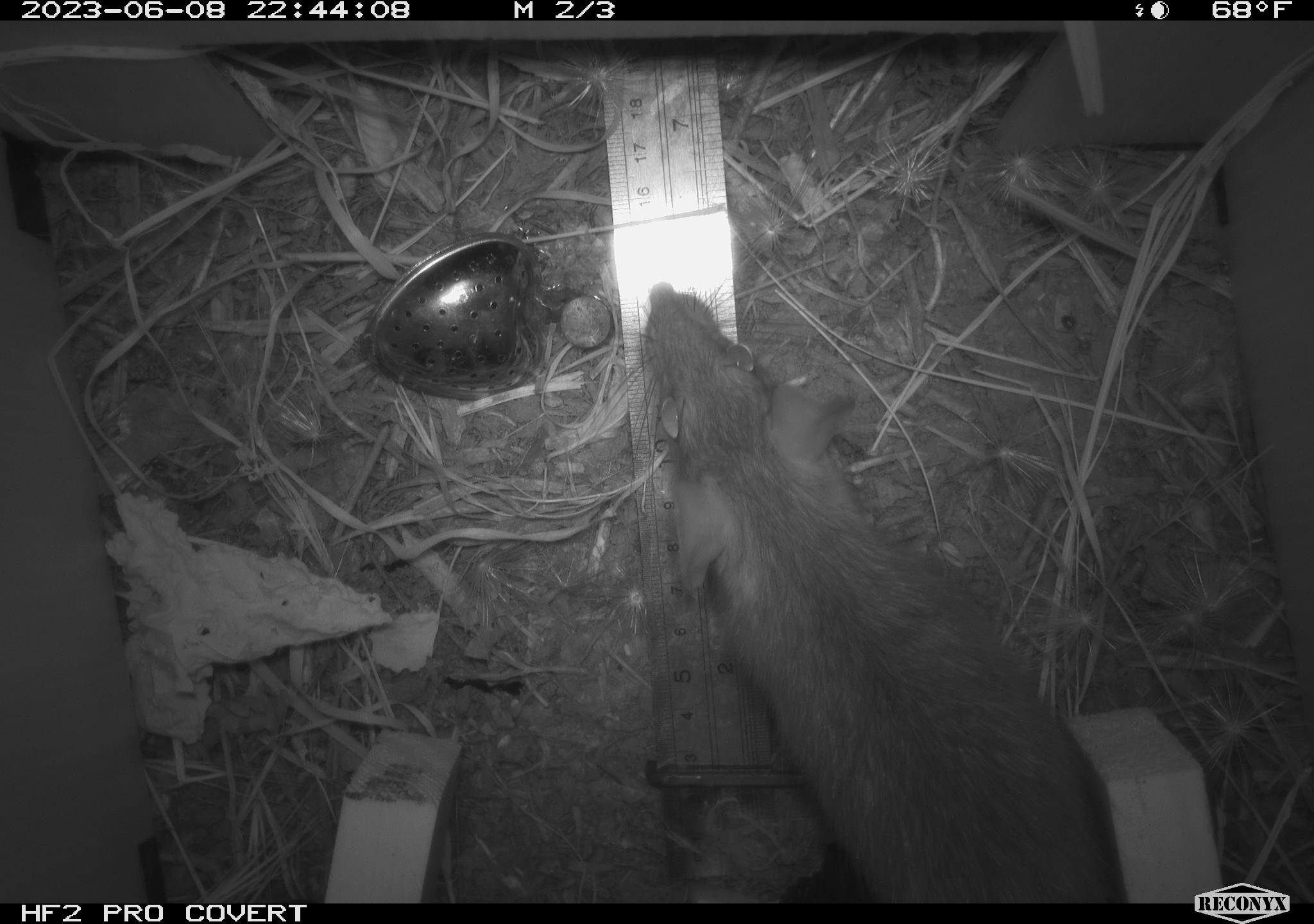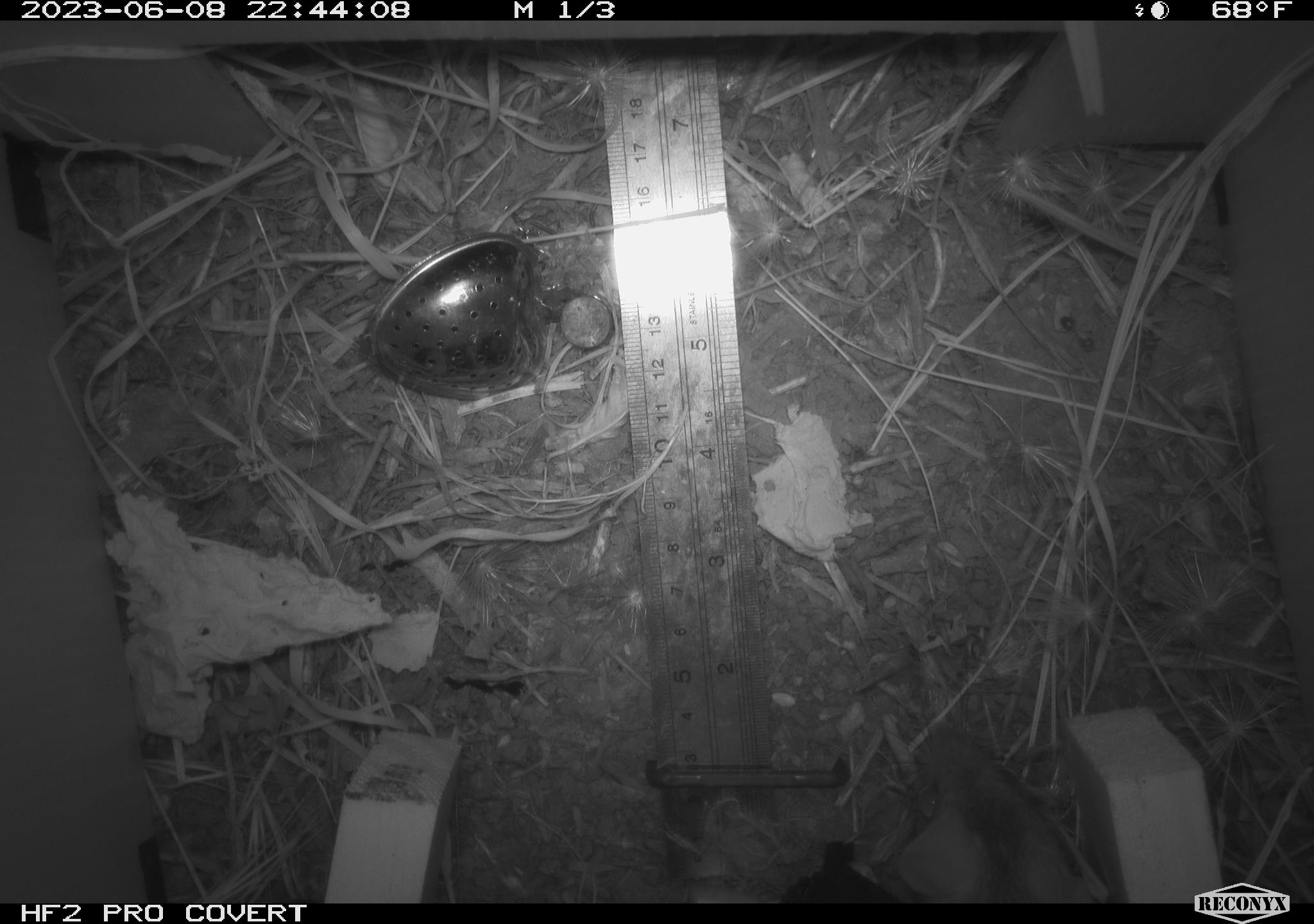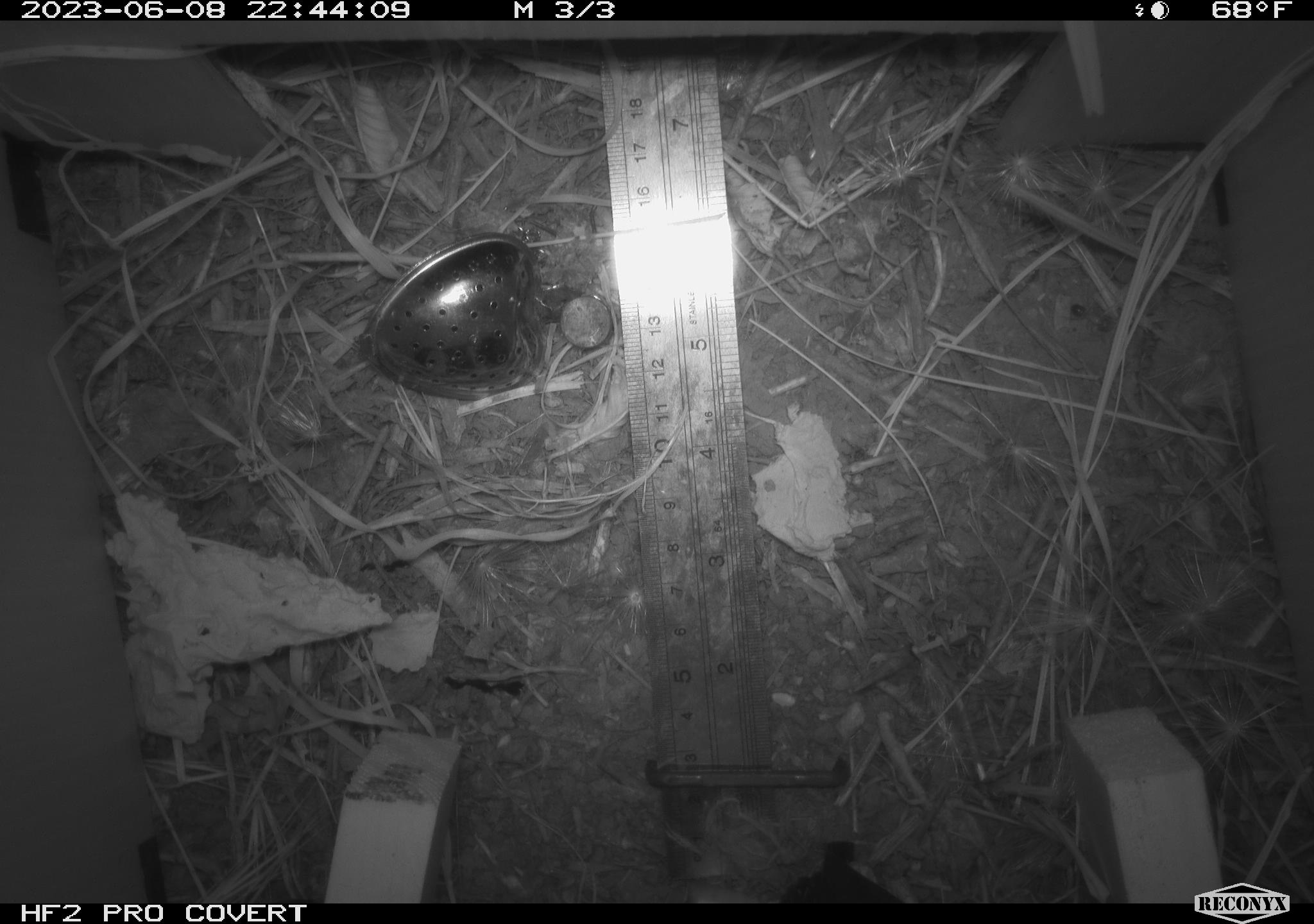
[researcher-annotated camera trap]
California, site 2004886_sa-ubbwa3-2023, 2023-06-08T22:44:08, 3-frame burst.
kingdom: Animalia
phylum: Chordata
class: Mammalia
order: Rodentia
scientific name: Rodentia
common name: mouse species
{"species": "mouse species (Rodentia)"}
•••
● The task: Could the data be reproduced exactly, with the pictures omitted?

● Output below:
[researcher-annotated camera trap]
California, site 2004886_sa-ubbwa3-2023, 2023-06-08T22:44:08, 3-frame burst.
kingdom: Animalia
phylum: Chordata
class: Mammalia
order: Rodentia
scientific name: Rodentia
common name: mouse species
{"species": "mouse species (Rodentia)"}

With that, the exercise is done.